Yesterday’s post from No Passing Fancy, combined with a recent development in my own life got me to thinking. Near the end of Friday’s Voice Post I mentioned that something had happened and I was considering ranting about it.
Without going into too many details, the reason I wanted to rant is because someone had made a comment in a text message that I did not really appreciate. The comment hurt my feelings and did not exactly make me want to talk to that individual anytime in the near or far future. This does not mean I won’t talk to them just that I might not go out of my way to do so.
I was faced with a problem, however. I did not want to write or speak about this issue while I was still angry about it. I hadn’t gotten enough sleep Thursday night which was a contributing factor to how angry I was about it. After more rest on Friday, I felt better. When I felt better I didn’t see the point in discussing it at all.
Then yesterday, the same cycle repeated itself. I woke up after not enough sleep and was miffed about that text yet again. Now that I have had more rest, I feel better and am not going to spend the remaining part of this post discussing it.
The topic that came to mind after reading her post and what I’m trying to get at in this one is writing while angry. I write when I am in all kinds of different moods. I was sad when I wrote this. This post was written at a low point in my depression. I have written posts while happy (too many to link to just one), determined, nestalgic and bored.
The desire to write exists when I am in any number of different moods. The desire to write does not exist when I am angry. I have written angry before in my life. When I was doing the original Combat-Hooligans.com site I would write about news stories that made me angry all the time. Each day covering Boxing at the 2008 Olympics left me angrier than any person aught to be because of how that sport is contested.
As discussed in this voice post, I tend to use more bad language when I am around people who use more bad language and I also tend to use more bad language when I am angry. But I really don’t like to swear when I write, even more than when I speak. When I speak I can say (and sometimes it is true) that it just slipped out. But since writing can always be edited, if I swear in a post that means it was intentional. But it always feels unnatural to me to type swear words into a written post, even when I’m angry.
When I would write angry, I would often wonder if my anger was going to far. Perhaps I was just overdoing it a bit to get attention. Often while writing angry I would attempt to lighten the mood of my post with humor. Humor stemming from anger is never as funny to me as I think it is when I first come up with it.

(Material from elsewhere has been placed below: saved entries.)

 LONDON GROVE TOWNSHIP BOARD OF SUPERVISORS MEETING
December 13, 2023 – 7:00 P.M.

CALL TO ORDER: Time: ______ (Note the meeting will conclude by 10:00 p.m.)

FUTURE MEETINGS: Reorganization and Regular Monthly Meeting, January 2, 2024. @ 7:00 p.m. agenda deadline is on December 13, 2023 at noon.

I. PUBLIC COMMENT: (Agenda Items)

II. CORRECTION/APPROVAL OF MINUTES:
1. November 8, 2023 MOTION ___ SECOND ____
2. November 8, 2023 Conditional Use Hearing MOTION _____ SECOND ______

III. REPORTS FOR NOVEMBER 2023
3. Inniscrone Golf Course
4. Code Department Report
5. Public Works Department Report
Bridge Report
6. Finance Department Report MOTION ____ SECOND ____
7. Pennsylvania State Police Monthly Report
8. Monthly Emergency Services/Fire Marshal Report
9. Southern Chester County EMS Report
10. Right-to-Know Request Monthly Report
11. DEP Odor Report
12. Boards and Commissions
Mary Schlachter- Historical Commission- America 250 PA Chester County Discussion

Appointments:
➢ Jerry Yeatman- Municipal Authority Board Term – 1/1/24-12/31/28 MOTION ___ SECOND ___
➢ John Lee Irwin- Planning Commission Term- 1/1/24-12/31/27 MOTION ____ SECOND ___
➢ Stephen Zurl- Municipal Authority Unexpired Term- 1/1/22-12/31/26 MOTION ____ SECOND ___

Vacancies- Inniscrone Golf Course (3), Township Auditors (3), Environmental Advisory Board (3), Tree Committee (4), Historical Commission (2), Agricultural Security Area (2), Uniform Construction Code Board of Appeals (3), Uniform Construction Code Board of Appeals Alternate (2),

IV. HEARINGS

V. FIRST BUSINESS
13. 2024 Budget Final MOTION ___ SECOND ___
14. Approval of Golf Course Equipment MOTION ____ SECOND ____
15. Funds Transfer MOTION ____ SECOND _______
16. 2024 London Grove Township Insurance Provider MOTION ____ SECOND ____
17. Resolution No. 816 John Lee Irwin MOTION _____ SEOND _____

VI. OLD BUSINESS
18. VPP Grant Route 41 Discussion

Now you know that you will see me write in the midst of sadness and depression, happiness and determination, boredom and excitement but hopefully you will not see me write angry. I’m not saying that it is wrong to write while angry because for some people that might be the way that they calm down. I’m also not saying that it is wrong to be angry. Anger is a natural human emotion and can sometimes even be a righteous one. It is when anger is taken too far that it becomes an issue. I don’t write angry because for me it never turns out to be writing of any quality. Also, I’m not telling you about why I don’t write in anger to brag. In truth, I have very little if anything to brag about particularly when it comes to anger.
I’m not going to say that writing in anger hasn’t even worked out for me. Last Valentine’s post I wrote something in a fit of anger. That post became the inspiration for over a dozen more posts about living life with a visual impairment. I don’t think I would have written any of those if that first post hadn’t been inspired by anger. This is why I’m not going to guarantee that I will never write in the throws of an angry mood because I could. But the reason you don’t see all of those posts archived on this site is because I think they could be better. Even though people liked them, I feel that they could be structured better and have a much different tone with some editing. Anger might have produced that series but it didn’t make it a quality one from the viewpoint of the author although I know the readers felt different.
How did I cope with the anger from the other day? I talked to No Passing Fancy and explained the situation. I also pointed out that I’d probably be less anger if I had slept more and she agreed with that assessment. She encouraged me to sleep and said that I would feel better when I woke up again and she was correct. After that, I essentially moved on and dd not dwell on the subject. I might not have even mentioned the text at all on this blog if her post didn’t get me thinking about anger in general. I can tell you that I certainly don’t plan to bring it up again in the future as I don’t see what good that would do.
I always try one of two things with this section of my post. Either I try to tie it in with the subject at hand or I try to end on a happy note. Today, I am going to opt for the latter approach. Here is a song about Unicorns. In fact, here is ‘The Unicorn’ by The Irish Rovers.
I dare you to listen to this and not smile. Although in fairness, the ending is a bit of a downer.